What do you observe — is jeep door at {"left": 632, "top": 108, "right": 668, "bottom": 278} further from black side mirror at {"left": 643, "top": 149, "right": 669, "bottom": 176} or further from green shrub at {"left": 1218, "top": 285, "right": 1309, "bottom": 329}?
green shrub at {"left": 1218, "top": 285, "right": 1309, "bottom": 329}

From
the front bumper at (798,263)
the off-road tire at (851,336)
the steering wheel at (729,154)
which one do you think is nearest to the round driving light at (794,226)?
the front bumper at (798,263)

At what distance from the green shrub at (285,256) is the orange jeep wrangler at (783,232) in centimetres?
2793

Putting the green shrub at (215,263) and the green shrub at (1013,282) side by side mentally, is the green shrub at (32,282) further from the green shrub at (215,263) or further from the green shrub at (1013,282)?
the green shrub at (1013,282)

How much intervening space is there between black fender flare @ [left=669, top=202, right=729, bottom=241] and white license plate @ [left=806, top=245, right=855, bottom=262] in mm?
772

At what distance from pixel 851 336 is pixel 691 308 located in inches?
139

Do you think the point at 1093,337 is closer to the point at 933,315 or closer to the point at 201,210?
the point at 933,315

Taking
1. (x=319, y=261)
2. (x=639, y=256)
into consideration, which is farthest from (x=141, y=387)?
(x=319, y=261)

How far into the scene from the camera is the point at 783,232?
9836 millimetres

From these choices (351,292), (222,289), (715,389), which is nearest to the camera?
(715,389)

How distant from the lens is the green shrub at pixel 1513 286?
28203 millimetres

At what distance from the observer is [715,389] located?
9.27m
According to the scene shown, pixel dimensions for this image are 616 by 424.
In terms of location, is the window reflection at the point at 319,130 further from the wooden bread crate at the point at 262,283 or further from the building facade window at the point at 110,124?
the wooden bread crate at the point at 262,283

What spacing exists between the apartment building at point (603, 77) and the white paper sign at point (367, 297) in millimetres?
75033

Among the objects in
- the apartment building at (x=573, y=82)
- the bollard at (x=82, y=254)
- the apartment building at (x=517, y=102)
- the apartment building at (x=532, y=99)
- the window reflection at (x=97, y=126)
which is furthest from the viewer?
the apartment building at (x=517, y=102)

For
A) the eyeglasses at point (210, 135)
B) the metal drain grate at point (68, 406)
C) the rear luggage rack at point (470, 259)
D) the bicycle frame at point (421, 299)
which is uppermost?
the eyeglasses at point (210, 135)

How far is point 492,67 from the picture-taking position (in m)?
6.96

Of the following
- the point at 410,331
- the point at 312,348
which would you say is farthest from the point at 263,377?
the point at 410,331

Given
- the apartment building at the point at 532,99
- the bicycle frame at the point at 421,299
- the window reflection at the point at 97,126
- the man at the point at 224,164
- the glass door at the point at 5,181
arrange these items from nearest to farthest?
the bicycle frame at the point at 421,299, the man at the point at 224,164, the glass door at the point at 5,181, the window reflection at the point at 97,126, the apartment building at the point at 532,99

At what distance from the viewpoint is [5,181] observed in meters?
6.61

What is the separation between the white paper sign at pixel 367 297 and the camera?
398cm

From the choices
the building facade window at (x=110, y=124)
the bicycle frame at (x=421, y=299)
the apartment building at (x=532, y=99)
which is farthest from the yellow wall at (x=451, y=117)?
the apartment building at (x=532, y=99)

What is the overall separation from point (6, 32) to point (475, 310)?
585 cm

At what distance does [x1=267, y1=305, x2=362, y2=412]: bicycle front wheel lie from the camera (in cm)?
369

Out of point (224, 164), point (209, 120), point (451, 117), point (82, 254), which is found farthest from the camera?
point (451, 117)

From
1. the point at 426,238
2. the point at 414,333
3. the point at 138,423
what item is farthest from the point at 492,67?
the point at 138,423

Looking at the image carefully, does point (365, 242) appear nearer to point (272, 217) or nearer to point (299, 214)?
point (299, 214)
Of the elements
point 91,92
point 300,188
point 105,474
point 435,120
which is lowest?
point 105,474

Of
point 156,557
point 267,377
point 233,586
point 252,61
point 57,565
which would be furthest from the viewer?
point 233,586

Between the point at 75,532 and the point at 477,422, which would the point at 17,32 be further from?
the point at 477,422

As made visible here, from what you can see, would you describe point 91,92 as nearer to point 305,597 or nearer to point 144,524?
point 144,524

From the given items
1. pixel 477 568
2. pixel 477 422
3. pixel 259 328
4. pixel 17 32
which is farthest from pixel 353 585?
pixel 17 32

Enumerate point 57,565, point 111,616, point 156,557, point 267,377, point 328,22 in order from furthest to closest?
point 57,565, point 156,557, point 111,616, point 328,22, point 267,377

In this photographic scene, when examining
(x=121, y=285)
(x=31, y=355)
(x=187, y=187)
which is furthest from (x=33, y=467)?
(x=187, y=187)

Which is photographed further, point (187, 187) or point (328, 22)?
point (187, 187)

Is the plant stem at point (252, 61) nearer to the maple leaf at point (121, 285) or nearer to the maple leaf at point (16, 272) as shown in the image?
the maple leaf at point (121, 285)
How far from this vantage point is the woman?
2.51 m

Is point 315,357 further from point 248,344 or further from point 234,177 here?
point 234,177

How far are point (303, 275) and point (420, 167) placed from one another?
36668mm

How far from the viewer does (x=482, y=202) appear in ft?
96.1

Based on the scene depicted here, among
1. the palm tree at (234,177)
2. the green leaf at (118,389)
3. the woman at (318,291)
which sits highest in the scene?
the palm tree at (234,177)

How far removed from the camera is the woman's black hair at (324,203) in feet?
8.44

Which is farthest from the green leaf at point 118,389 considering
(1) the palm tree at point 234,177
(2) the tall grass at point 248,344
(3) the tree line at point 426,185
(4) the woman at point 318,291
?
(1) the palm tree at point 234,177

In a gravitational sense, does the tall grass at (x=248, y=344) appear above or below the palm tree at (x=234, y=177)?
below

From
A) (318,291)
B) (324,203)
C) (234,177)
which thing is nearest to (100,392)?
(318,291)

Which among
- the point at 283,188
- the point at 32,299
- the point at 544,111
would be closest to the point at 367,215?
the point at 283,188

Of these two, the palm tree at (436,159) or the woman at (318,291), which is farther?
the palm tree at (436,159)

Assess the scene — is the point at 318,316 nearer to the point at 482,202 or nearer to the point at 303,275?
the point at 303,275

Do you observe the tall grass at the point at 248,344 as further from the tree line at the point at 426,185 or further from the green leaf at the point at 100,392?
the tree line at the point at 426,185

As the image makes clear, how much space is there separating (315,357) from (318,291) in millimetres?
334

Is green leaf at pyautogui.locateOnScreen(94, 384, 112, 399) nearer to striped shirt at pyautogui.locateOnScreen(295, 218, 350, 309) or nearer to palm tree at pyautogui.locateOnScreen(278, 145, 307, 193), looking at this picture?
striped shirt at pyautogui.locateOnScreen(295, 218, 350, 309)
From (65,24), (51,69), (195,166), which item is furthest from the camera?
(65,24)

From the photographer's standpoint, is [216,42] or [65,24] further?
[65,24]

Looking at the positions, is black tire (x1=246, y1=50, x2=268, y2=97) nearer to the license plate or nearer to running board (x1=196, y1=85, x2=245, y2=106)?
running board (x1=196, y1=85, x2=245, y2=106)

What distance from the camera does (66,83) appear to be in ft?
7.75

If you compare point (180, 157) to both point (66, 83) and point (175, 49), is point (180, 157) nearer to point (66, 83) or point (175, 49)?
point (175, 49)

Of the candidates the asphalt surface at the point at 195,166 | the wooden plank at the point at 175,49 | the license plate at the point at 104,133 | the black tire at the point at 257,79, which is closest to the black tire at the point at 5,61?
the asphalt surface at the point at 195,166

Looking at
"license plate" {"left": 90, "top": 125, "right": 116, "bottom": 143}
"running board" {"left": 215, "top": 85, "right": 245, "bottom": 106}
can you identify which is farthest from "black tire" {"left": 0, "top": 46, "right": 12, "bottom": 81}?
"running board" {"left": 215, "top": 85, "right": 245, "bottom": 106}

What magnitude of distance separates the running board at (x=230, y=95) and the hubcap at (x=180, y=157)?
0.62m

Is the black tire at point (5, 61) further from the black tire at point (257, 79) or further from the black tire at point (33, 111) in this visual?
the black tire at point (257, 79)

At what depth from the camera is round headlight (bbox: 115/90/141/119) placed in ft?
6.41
= = =
Set down only these lines, exactly: the line containing "What distance from the camera" and each line after it, through the end of the listing.

RESPONSE |
What distance from the camera does (66,83) appear to be in ft?
7.75

If you compare point (180, 157) to both point (66, 83) and point (175, 49), is point (180, 157) nearer to point (66, 83) or point (175, 49)?
point (175, 49)

Of the candidates the asphalt surface at the point at 195,166 | the wooden plank at the point at 175,49 | the license plate at the point at 104,133 | the black tire at the point at 257,79, which is closest to the black tire at the point at 5,61?
the asphalt surface at the point at 195,166

Looking at
"license plate" {"left": 90, "top": 125, "right": 116, "bottom": 143}
"running board" {"left": 215, "top": 85, "right": 245, "bottom": 106}
can you identify which is farthest from "black tire" {"left": 0, "top": 46, "right": 12, "bottom": 81}?
"running board" {"left": 215, "top": 85, "right": 245, "bottom": 106}

What magnitude of distance separates the running board at (x=230, y=95) and the hubcap at (x=180, y=157)?
0.62m

Is the black tire at point (5, 61) further from the black tire at point (257, 79) or further from the black tire at point (33, 111) in this visual?
the black tire at point (257, 79)

At what depth from the camera is round headlight (bbox: 115/90/141/119) placed in ft?
6.41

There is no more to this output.